• [Written task A] Lay out the listing as a Markdown table with the columns Row and Line, giving each line its own numbered row and leaving out blank lines and pictures. Include only the lines starting at the line that contains "Is the value for UFP" and ending at the line that contains "University Hospital? 109".

• [Document excerpt]
········

George David Dobson (born 15 November 1997) is an English footballer who plays as a midfielder for Charlton Athletic. He is a versatile player who can play as a defensive midfielder or as a centre-back, having mainly played as the latter as a youth player.

Early life
Dobson attended Brentwood School in Essex between 2009 and 2014 until the age of 16. This is the same school as retired international footballer Frank Lampard.

Club career
Dobson started his career as a youth player at Arsenal aged 8 before joining West Ham on 28 July 2015. Dobson, aged 17 at the time, was placed straight into the club's U21 side and played frequently during the 2015–16 season. At Arsenal, Dobson was played as a centre-back. However, much to the player's delight, West Ham trained him into a central midfielder, often playing in a holding or defensive role. He is a boyhood West Ham United fan and this helped in the decision of joining the club in 2015.

On 29 June 2016, Dobson signed for League One side Walsall on a season-long loan. He made his debut in the EFL Cup in a 2–0 home defeat to Yeovil Town. He started the match before being substituted on the 69th minute. His league debut came on 16 August when he started the match in a 0–2 defeat at Chesterfield.

On 16 July 2017, it was announced Dobson had signed for Eredivisie side Sparta Rotterdam for an undisclosed fee. He re-joined Walsall on a two-and-a-half-year contract during the 2017–18 January transfer window.

On 25 July 2019, Dobson signed for Sunderland on a three-year deal. He scored his first goal for Sunderland in an EFL Cup tie against Burnley on 28 August 2019.

········

• [Written task B] Rewrite the part of the George Dobson text starting at "George David Dobson" and ending at "a youth player.", swapping "midfielder" for "midfield player".

• [The data]
········

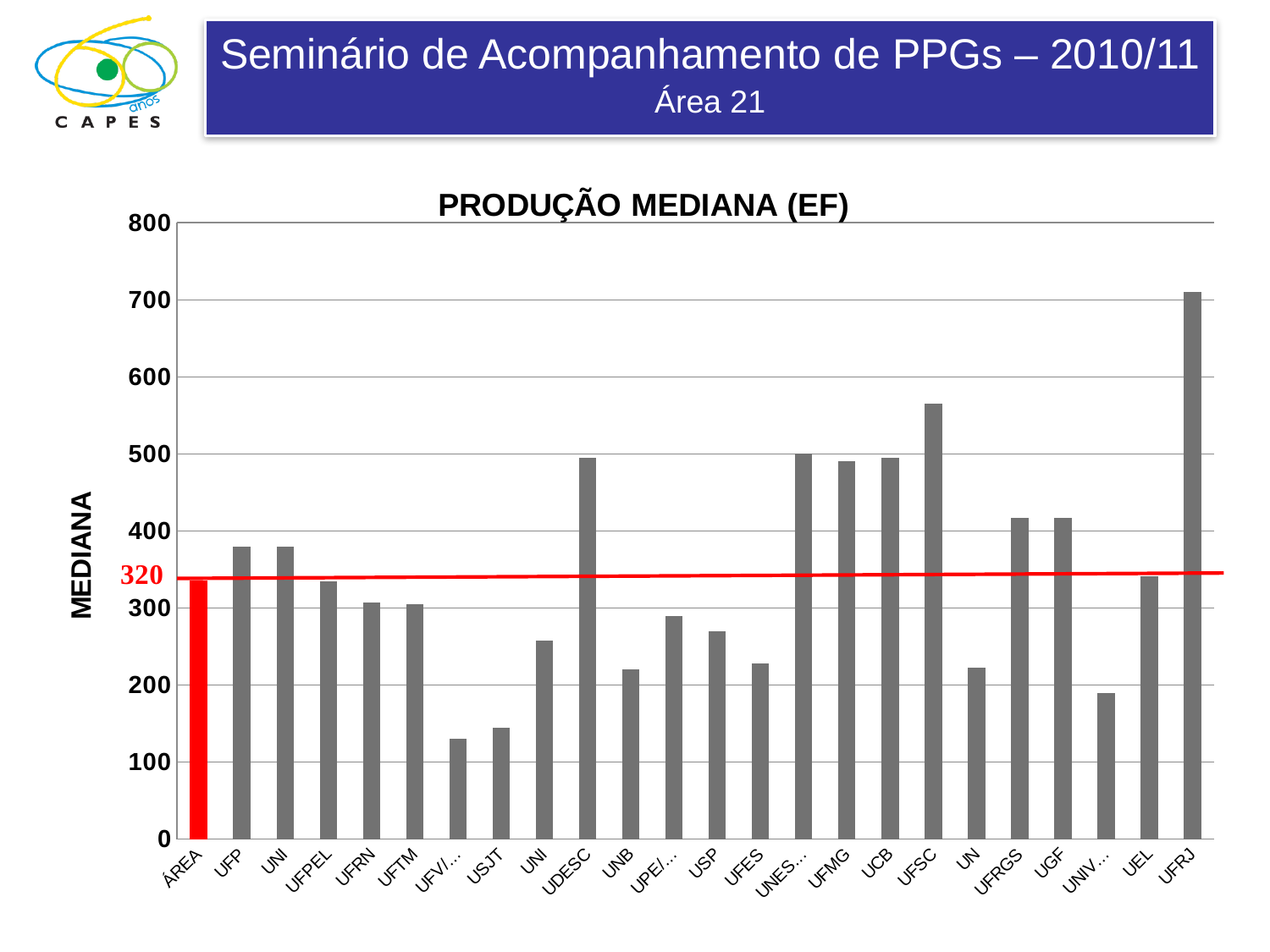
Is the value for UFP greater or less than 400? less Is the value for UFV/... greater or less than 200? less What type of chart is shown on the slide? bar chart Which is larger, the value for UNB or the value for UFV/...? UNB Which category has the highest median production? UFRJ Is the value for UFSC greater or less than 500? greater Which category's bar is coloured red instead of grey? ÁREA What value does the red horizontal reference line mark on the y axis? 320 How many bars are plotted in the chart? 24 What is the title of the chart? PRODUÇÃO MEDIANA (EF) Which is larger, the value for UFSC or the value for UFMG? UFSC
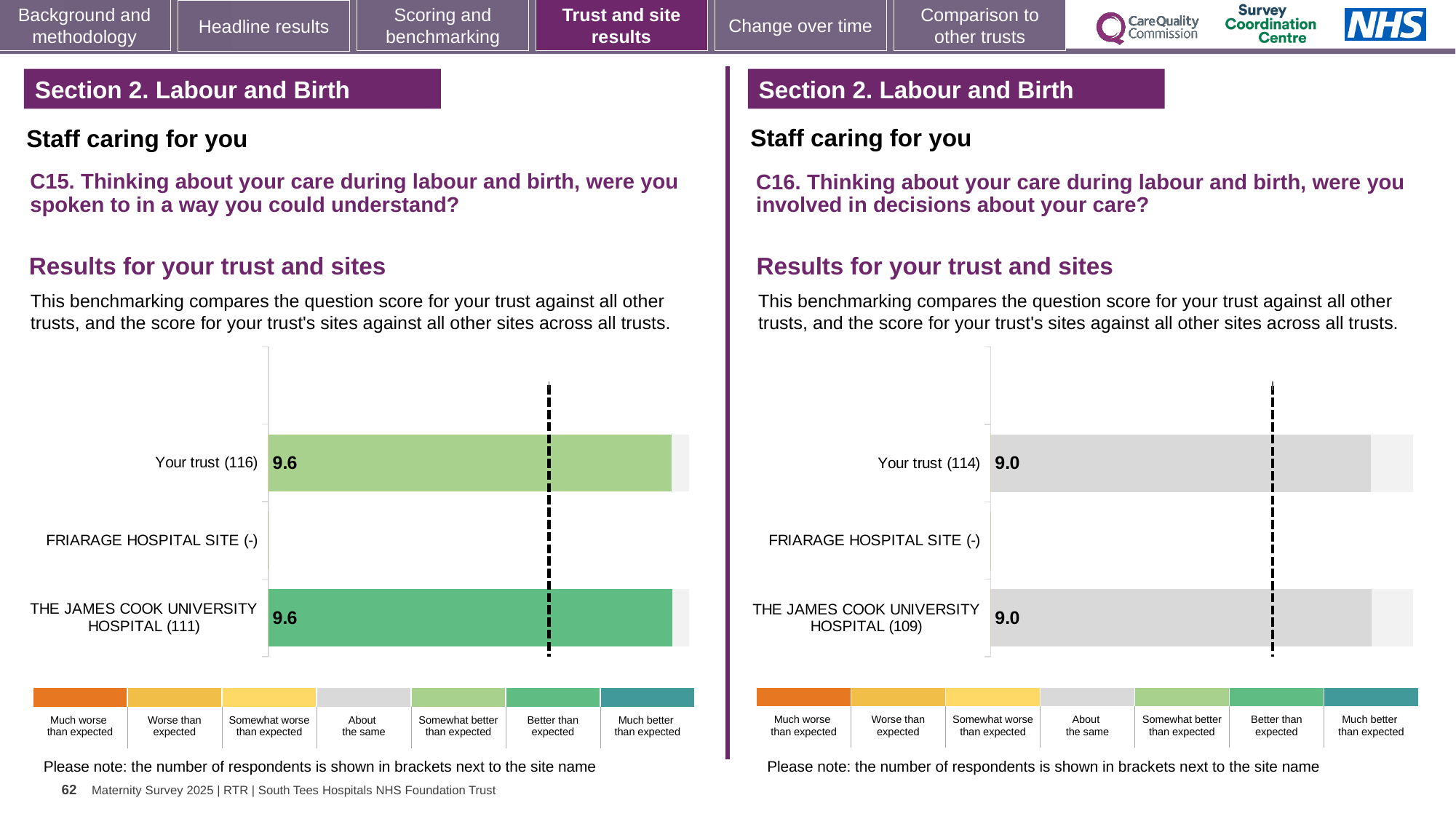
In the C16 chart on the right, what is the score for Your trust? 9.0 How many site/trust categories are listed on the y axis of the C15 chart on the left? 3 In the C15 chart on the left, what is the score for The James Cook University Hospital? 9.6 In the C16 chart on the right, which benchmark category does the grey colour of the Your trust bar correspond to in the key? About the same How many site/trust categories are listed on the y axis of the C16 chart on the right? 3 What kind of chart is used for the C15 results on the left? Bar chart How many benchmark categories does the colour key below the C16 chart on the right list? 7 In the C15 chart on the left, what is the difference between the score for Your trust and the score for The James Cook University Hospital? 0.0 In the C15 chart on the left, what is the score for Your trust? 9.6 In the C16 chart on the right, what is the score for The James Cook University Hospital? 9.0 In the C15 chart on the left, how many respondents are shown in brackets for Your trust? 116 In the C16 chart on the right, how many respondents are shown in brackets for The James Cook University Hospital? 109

········

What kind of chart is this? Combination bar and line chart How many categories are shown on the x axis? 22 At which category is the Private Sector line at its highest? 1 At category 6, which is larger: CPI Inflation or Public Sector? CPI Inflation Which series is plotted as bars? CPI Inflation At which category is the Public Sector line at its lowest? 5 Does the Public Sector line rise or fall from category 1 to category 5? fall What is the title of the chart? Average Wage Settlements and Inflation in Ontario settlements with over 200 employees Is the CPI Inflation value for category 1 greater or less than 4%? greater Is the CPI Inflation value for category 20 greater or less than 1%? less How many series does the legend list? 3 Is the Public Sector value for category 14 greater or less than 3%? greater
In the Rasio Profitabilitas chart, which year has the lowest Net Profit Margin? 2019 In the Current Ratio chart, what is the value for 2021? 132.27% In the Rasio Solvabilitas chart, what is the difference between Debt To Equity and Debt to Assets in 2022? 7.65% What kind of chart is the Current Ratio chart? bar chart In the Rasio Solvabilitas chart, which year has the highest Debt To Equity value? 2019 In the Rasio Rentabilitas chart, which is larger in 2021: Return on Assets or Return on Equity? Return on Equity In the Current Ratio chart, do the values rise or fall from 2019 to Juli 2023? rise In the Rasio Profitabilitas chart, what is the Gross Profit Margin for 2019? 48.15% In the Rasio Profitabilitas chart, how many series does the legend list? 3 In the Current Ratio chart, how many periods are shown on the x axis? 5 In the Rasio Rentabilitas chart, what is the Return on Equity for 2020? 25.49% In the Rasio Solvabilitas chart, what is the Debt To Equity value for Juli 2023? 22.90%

········

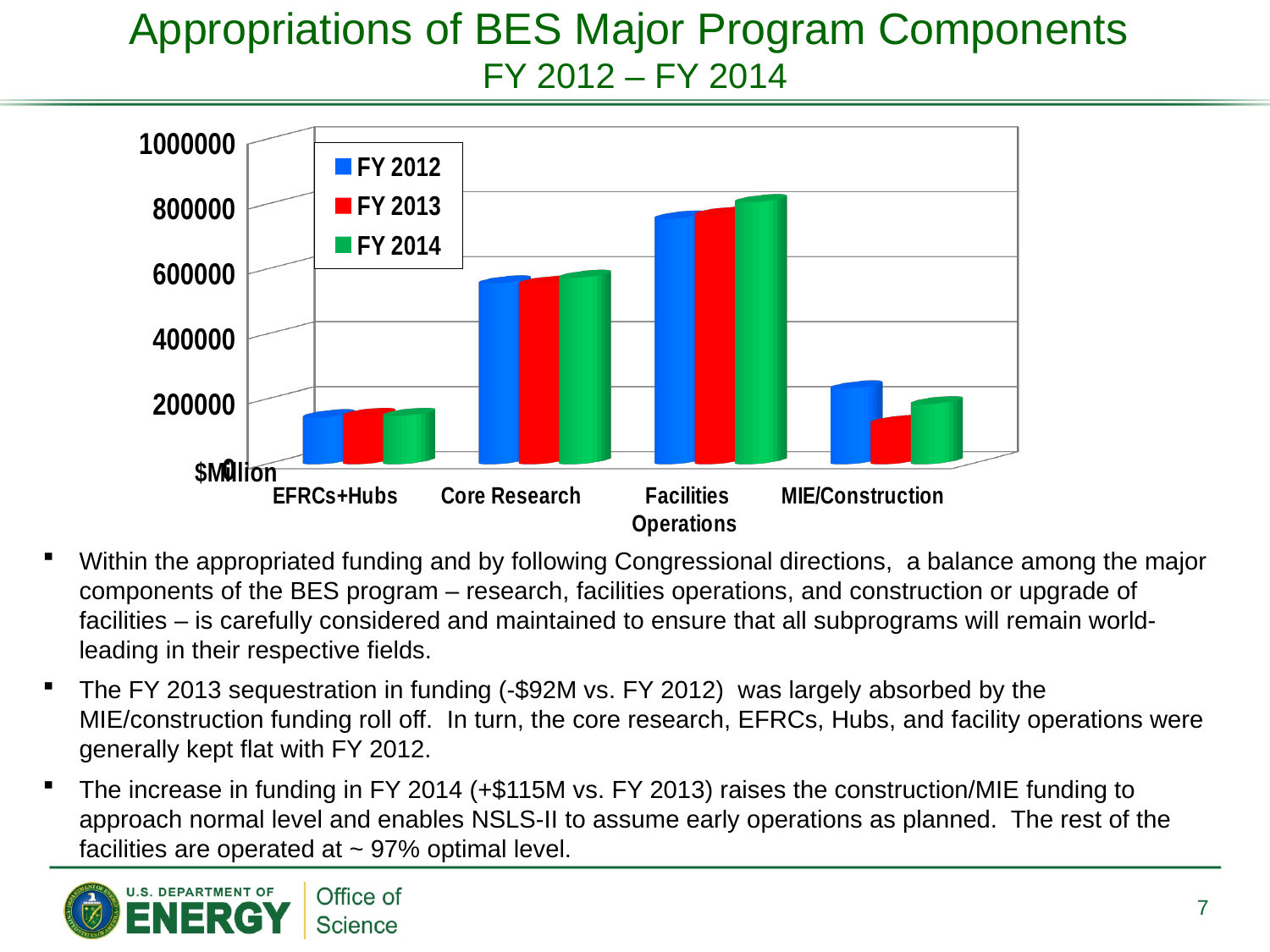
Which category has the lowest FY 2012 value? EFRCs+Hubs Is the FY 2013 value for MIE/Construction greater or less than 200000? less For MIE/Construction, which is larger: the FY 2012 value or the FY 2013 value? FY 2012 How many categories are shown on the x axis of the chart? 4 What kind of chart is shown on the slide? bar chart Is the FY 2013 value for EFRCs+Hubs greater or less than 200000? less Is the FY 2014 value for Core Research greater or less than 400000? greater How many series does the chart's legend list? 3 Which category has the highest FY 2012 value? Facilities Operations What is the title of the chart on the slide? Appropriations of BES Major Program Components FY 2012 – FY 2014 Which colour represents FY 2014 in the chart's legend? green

········

• [Exercise answer A]
| Row | Line |
|---|---|
| 1 | Is the value for UFP greater or less than 400? less Is the value for UFV/... greater or less than 200? less What type of chart is shown on the slide? bar chart Which is larger, the value for UNB or the value for UFV/...? UNB Which category has the highest median production? UFRJ Is the value for UFSC greater or less than 500? greater Which category's bar is coloured red instead of grey? ÁREA What value does the red horizontal reference line mark on the y axis? 320 How many bars are plotted in the chart? 24 What is the title of the chart? PRODUÇÃO MEDIANA (EF) Which is larger, the value for UFSC or the value for UFMG? UFSC |
| 2 | In the C16 chart on the right, what is the score for Your trust? 9.0 How many site/trust categories are listed on the y axis of the C15 chart on the left? 3 In the C15 chart on the left, what is the score for The James Cook University Hospital? 9.6 In the C16 chart on the right, which benchmark category does the grey colour of the Your trust bar correspond to in the key? About the same How many site/trust categories are listed on the y axis of the C16 chart on the right? 3 What kind of chart is used for the C15 results on the left? Bar chart How many benchmark categories does the colour key below the C16 chart on the right list? 7 In the C15 chart on the left, what is the difference between the score for Your trust and the score for The James Cook University Hospital? 0.0 In the C15 chart on the left, what is the score for Your trust? 9.6 In the C16 chart on the right, what is the score for The James Cook University Hospital? 9.0 In the C15 chart on the left, how many respondents are shown in brackets for Your trust? 116 In the C16 chart on the right, how many respondents are shown in brackets for The James Cook University Hospital? 109 |

• [Exercise answer B]
George David Dobson (born 15 November 1997) is an English footballer who plays as a midfield player for Charlton Athletic. He is a versatile player who can play as a defensive midfield player or as a centre-back, having mainly played as the latter as a youth player.